Сколько вообще прошло времени?

– Нет, – улыбнулся Попутчик. – Нет конечно. Просто я часто здесь работаю и немного дополнил стандартную аптечку. Мало ли что. Слухи о моей неосторожности сильно преувеличены.

Потерянная мысль наконец оформилась, и осознание прокатилось по телу парализующей волной. Взгляд вернулся к лекарствам и остановился на них, не в силах подняться.

«Этой пока половину. Должно хватить».

Во втором блистере осталось три таблетки. Из десяти.

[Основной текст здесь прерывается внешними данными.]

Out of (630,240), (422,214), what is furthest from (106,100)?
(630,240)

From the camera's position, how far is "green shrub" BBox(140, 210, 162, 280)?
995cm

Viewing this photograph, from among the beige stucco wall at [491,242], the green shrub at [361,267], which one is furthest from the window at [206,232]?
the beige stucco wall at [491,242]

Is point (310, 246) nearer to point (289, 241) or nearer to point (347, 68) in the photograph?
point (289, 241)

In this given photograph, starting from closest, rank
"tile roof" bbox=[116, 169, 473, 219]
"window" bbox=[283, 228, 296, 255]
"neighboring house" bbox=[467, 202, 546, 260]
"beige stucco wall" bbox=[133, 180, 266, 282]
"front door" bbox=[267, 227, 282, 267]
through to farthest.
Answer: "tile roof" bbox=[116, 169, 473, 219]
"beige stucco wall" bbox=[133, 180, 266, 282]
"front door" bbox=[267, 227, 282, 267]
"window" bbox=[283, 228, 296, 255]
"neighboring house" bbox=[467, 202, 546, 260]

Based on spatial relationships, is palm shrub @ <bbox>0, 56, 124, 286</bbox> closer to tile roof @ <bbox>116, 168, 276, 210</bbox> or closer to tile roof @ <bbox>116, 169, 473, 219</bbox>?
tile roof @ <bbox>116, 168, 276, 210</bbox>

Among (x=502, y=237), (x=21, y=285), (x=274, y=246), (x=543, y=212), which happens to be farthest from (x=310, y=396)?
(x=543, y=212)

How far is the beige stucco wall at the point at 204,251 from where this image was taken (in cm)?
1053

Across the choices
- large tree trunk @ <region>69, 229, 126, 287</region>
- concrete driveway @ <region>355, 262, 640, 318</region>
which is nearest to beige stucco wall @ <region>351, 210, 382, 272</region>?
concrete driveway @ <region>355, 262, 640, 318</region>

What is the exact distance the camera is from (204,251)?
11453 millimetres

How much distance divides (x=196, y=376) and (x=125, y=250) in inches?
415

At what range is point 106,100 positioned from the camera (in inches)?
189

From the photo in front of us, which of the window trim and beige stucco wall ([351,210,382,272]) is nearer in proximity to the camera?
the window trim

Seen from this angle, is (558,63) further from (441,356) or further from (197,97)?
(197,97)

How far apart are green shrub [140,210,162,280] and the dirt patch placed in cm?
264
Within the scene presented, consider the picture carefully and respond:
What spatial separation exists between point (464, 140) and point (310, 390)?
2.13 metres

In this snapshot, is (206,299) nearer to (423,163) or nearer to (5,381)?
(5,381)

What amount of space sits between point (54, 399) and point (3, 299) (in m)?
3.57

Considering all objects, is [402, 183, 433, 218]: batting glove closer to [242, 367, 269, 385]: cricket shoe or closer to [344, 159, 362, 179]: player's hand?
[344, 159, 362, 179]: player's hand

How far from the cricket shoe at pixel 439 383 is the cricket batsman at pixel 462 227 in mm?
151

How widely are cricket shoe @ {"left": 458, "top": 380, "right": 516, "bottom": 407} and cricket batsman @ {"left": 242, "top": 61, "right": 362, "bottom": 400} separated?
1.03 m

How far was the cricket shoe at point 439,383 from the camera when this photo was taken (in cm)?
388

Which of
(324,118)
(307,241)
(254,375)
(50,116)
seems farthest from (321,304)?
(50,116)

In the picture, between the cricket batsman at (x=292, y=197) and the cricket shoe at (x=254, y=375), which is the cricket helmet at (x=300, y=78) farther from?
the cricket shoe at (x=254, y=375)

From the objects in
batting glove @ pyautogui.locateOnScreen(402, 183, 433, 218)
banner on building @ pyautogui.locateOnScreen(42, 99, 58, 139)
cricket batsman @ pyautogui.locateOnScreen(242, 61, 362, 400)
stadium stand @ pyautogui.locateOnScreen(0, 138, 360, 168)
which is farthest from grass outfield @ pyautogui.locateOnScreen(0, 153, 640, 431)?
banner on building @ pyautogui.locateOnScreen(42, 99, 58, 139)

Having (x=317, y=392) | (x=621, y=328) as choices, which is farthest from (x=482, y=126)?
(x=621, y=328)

Ничего нового. Он всё рассказал с самого начала. Но знать – одно, а видеть ситуацию во всей её полноте, чувствовать собственной кожей – совсем другое.

Мэй посмотрела на Попутчика, и вопрос застрял у неё в горле, сбив дыхание.

– Что? Я могу опять влезть в твои эмоции, но давай лучше словами. Зря, что ли, я барьеры восстанавливал?

В ожидании её ответа он смахнул таблетки со стола, поднялся, небрежно закинул их в ящик.

– Как? – Горло перехватило, и ей пришлось ещё раз судорожно вдохнуть, прежде чем договорить. – Как ты с этим справляешься?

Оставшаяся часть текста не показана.